Objective: Liver disease causes a loss of hepatic function, and remission is associated with improved functional hepatic mass. The object of the present study was to investigate whether liver metabolic function assessed by antipyrine clearance is related to other disease characteristics influencing response to therapy in chronic hepatitis C.
Methods: Patients (n = 96) received three different treatment regimens: one group received interferon alfa-2b for 48 wk; in a second group with maintained positive hepatitis C virus (HCV) RNA after 12 wk, interferon was combined for 36 wk with oral ribavirin; and patients who were relapsers or nonresponders to a previous therapy with interferon alone received interferon alfa-2b plus ribavirin for 48 wk.

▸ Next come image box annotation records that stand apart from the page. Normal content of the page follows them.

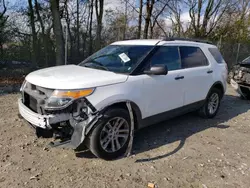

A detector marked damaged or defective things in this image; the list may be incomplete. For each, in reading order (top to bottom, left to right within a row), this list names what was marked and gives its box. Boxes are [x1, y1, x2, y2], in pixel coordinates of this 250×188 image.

front end damage [17, 81, 102, 149]
broken headlight [44, 88, 95, 109]
crumpled hood [25, 65, 128, 89]
front end damage [229, 64, 250, 99]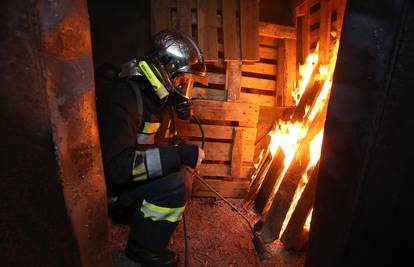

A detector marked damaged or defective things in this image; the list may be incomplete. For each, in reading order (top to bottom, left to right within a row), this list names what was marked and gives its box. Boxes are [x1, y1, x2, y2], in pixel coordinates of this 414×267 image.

rusty metal wall [0, 0, 110, 266]
rusty metal wall [306, 1, 414, 266]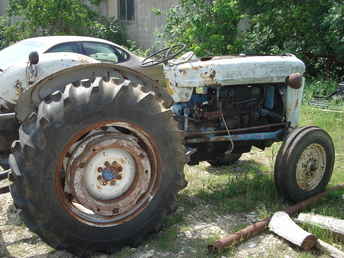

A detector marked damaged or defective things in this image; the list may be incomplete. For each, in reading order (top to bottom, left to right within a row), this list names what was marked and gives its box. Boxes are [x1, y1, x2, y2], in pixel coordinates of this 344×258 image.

rusty wheel rim [55, 121, 160, 226]
rusty wheel rim [294, 143, 326, 191]
rusty pipe [208, 184, 344, 253]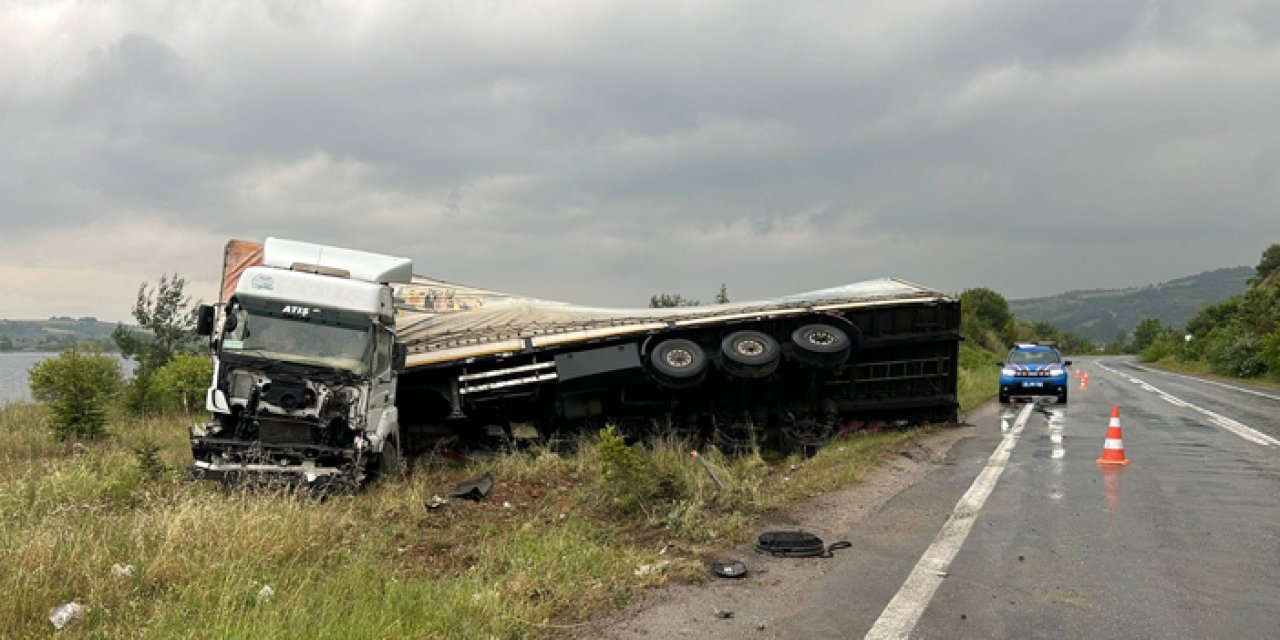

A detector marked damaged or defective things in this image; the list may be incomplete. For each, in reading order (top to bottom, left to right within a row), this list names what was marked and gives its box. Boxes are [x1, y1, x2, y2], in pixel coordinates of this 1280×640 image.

damaged truck cab [192, 239, 410, 484]
detached truck part [192, 239, 960, 484]
broken truck fairing [195, 239, 960, 484]
crumpled trailer roof [396, 276, 956, 364]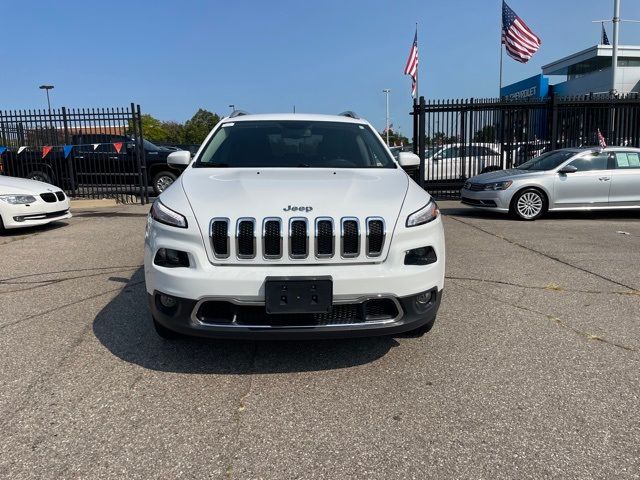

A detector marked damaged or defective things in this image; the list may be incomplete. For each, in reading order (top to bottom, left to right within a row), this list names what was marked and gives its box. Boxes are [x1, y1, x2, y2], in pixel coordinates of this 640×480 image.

pavement crack [448, 216, 636, 290]
pavement crack [450, 280, 640, 354]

Results: Twenty-five patients (26%) showed sustained normalization of ALT levels and negative HCV RNA 6 months after therapy. The response was more likely to be sustained in patients with a genotype other than 1 (52.0% vs 15.5% in patients with genotype 1, p < 0.001), and the percentage of sustained responders was higher among patients who demonstrated negativity of HCV RNA at the end of 4 wk of treatment (64% vs 13% without negativity, p < 0.001). Sustained response was associated with significantly lower baseline serum ferritin (-46%, p < 0.01) and duration of infection (-33%, p < 0.01). Baseline antipyrine clearance was higher in sustained responders than in nonresponders (+19%, p < 0.05) and lower in genotype 1 patients than in those with a genotype other than 1 (-24%, p < 0.05). Antipyrine clearance increased by 12% at the end of the 48-wk course of treatment among sustained responders (+34% vs nonresponders, p < 0.001) and still remained elevated at the end of the follow-up (+35% vs nonresponders, p < 0.001).
Conclusion: In summary, the present study shows that liver oxidative metabolism is related to antiviral response rates and suggests that much of the effect is explained by viral genotype.